Using the information.
#1 Rewrite the soil respiration text between "How to Cite" and "Transactions, 106, 811-816.", inclusive, with "Cite" changed to "Reference".
#2 List every factor that the soil respiration text says the study examined, along with the letter assigned to each.
#3 According to the soil respiration text, why was Model 3 suitable for predicting soil respiration?

::: Excerpt to read

Modelling Soil Respiration of Food Waste Compost Amended Soil
Dolit, Siti Aisyah Mohd
Azman, Nur Raudhah
Asli, Umi Aisah
Khamis, Aidee Kamal
Baharulrazi, Norfhairna
Yunus, Nor Alafiza

How to Cite

Dolit S.A.M., Azman N.R., Asli U.A., Khamis A.K., Baharulrazi N., Yunus N.A., 2023, Modelling Soil Respiration of Food Waste Compost Amended Soil, Chemical Engineering Transactions, 106, 811-816.


Soil respiration plays a crucial role in the worldwide carbon cycle and displays great sensitivity to shifts in soil temperature and moisture levels. Accurate prediction of soil respiration under different ratios of food waste compost (FWC) amended soil in various variables requires a clear understanding of the processes involved. This research introduces an appropriate model aimed at estimating soil respiration. This paper employed three distinct regression models: multiple linear (Model 1), first-order polynomial (Model 2), and second-order polynomial (Model 3). These models were employed to predict soil respiration by assessing its relationship with various factors. The study examined several factors, including FWC amended ratio (A), pH (B), electrical conductivity (EC) (C), organic matter (OM) (D), carbon-to-nitrogen ratio (C/N) (E), moisture content (F), porosity (G), and microbial count (H). These factors were considered potential influencers of the CO2 efflux response. It was observed that A,B,C and E exhibited p-values below 0.05 signifying their significance in the context of the study. Among the regression models, Model 3 demonstrated the lowest mean squared error of prediction (MSEP) and root mean square error (RMSE), 1.142 % and 0.153, respectively. The suitability of Model 3 for predicting soil respiration was attributed to its capacity to account for interaction effects among independent variables. Conversely, the results indicated that a non-linear model provide a better understanding of soil respiration under different ratios of FWC amended soil due to the smallest MSEP and RMSE, suggesting that the predictive model for CO2 efflux aligned more with second-order behaviour.

::::::
::: Supplied material

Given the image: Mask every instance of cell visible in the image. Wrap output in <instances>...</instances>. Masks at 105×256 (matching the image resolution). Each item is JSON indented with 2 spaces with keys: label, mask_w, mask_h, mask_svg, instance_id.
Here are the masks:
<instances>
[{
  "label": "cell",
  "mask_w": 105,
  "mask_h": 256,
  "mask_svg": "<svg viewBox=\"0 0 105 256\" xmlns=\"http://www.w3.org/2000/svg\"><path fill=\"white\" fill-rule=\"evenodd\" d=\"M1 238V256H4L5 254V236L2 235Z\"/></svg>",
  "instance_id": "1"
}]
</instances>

::::::

Activity answers.
#1
How to Reference

Dolit S.A.M., Azman N.R., Asli U.A., Khamis A.K., Baharulrazi N., Yunus N.A., 2023, Modelling Soil Respiration of Food Waste Compost Amended Soil, Chemical Engineering Transactions, 106, 811-816.

#2
- FWC amended ratio (A)
- pH (B)
- Electrical conductivity, EC (C)
- Organic matter, OM (D)
- Carbon-to-nitrogen ratio, C/N (E)
- Moisture content (F)
- Porosity (G)
- Microbial count (H)

#3 Model 3 was suitable because it can account for interaction effects among the independent variables. It also had the lowest mean squared error of prediction (1.142 %) and root mean square error (0.153) of the three regression models.